Residents get the most intensive support at memory care facilities, which house people with Alzheimer’s and other issues that can endanger their safety. They’re typically locked and have 24-hour staff.
Brasch said the next step is to make sure aging parents feel they have a voice in the final decision, if possible. Some places, like Holiday, offer trial stays for a night or two.
“They feel like it’s a lot less pressure, and it’s an opportunity,” she said. “Nine out of 10 times, they want to make that move, but they’re too afraid.”
Things can get even more complicated when it comes to finding Mom or Dad a new home, especially when a parent is medically unable to decide. Entrusting the care of a parent to strangers can be scary for adult children, too.

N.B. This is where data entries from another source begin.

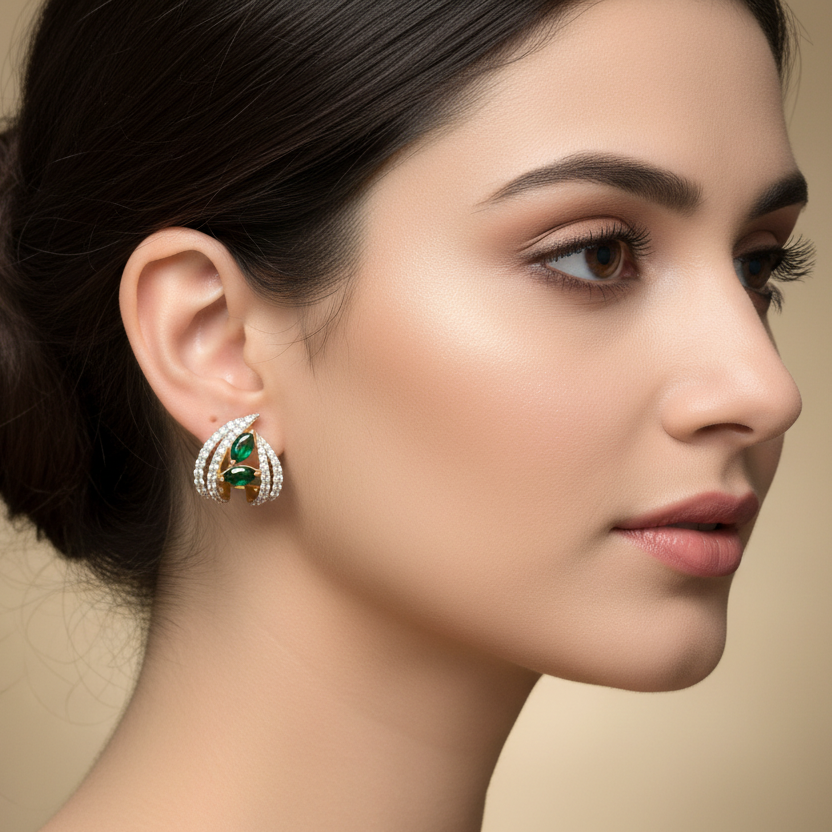 92.5 Silver Leaf Shaped Earrings | Elegant Nature Inspired Design | Jewellery
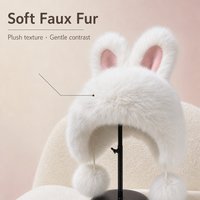 Chapeau d'hiver en fausse fourrure blanche avec oreilles de lapin, longues attaches et pompons, chapeau en peluche de lapin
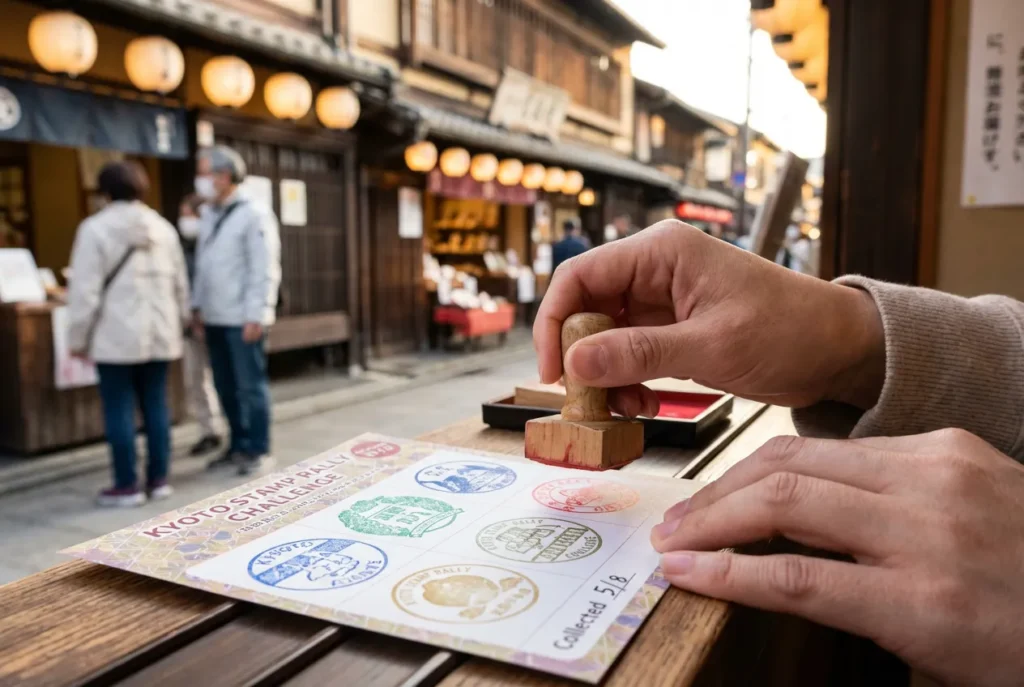 京都の伝統的な街並みで紙のスタンプ台紙にスタンプを押す参加者。提灯や木造建築が並ぶ風情ある通りでスタンプラリーを楽しむ様子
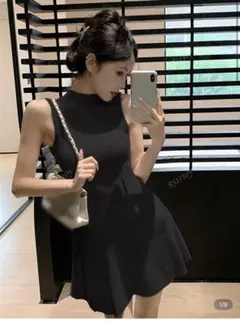 黒ニットノースリーブミニワンピース SHEIN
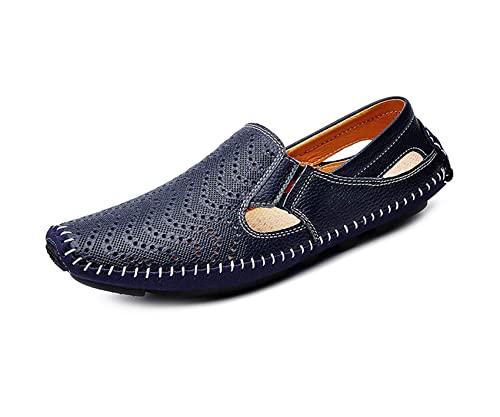 Asifn Herren Ledersandalen Bequeme Bootsschuhe Sommer Outdoor Anti-Rutsch Atmungsaktive Weiche Slipper Flache Müßiggänger（Blau,42/43 EU,43 Markengröße von Asifn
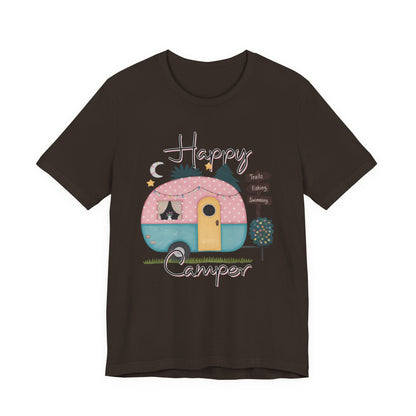 Happy Camper T-Shirt – Minimalist Retro Camper Tee for Nature Lovers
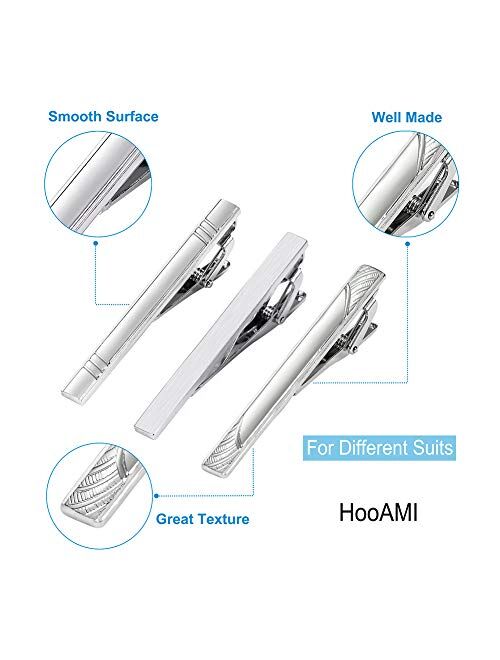 HooAMI Mens Fashion Metal Simple Necktie Tie Bar Clip 2 3/8" Inch, 6 Colors for Choose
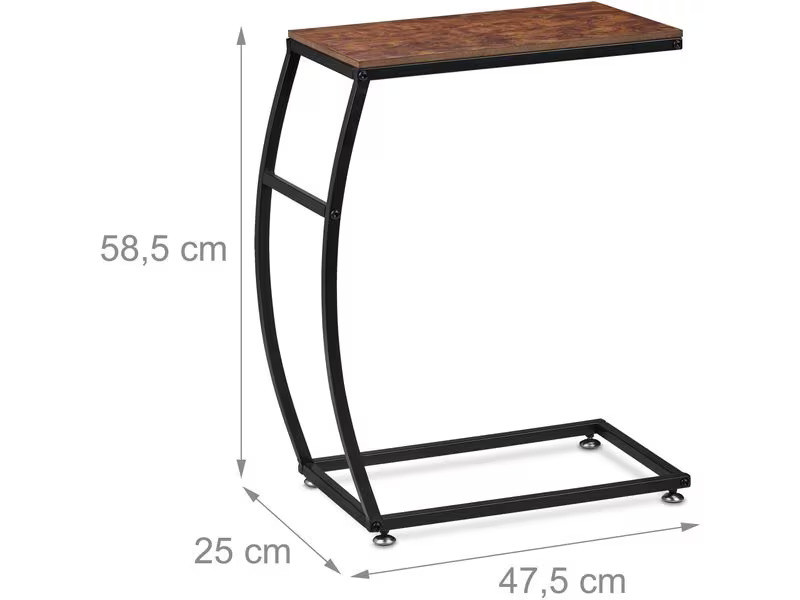 relaxdays Beistelltisch Industrial 47.5 cm x 58.5 cm, Braun/Schwarz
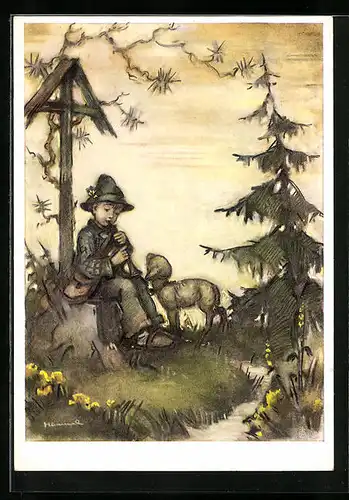 Künstler-AK Hummel: Junge am Wegekreuz spielt Flöte mit Schäflein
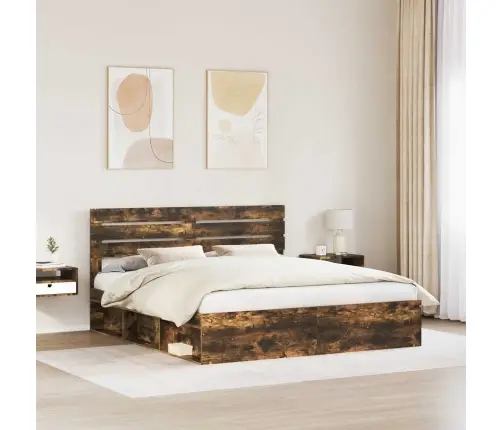 Gultas Rāmis Dūmaka Ozols 180 X 200 Cm Ciets Priedes Koks Vidaxl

Marcia Powers, whose mother, Shirley Strenk, now lives in the memory care unit at Ingersoll Place in Niskayuna, struggled fiercely with the decision. For two years, she cared for her mother in her own home, while her two brothers helped when they could from other parts of the country.
“I started the search when I realized I just wasn’t getting any sleep,” Powers said. “It’s an extremely difficult decision to give up the control and get a handle on your guilt.”
The decision was made even tougher by the knowledge that Strenk, who suffers from Alzheimer’s, had cared for her own mother as she struggled with the same disease. Her brothers both supported Powers’ decision to look for assistance with her mother’s care, but still, every step of the process was painful.
“I have to sell my mom’s house, and she doesn’t even know it,” Powers remembers thinking.
That was just a few months ago, and Powers now visits her mom almost every day. The differences are vast: Instead of feeling exhausted and isolated, she joins her mom for chair yoga classes in the memory care unit after a good night’s sleep.
It took a few nights for Strenk to adjust to her new home, but the change has been good for both mother and daughter. Powers said socializing with new friends has made her mother more energetic and has even helped her to let go of the embarrassment she used to feel when she forgot a name or a date.
Now, Powers visits her mom every Wednesday, and they bake cookies together for the other residents. She once made elaborate wedding cakes, but now, Strenk sometimes just helps out by rolling balls of dough in sugar and placing them on a cookie sheet.
Regardless, it’s a weekly appointment Powers looks forward to, one where she can make sure her mom is still happy in her new home.
“My whole life, she has made sure that I’m OK,” she said.
“When you’re going through it, it’s just giving up the guilt,” she added. “I did my mother a favor.”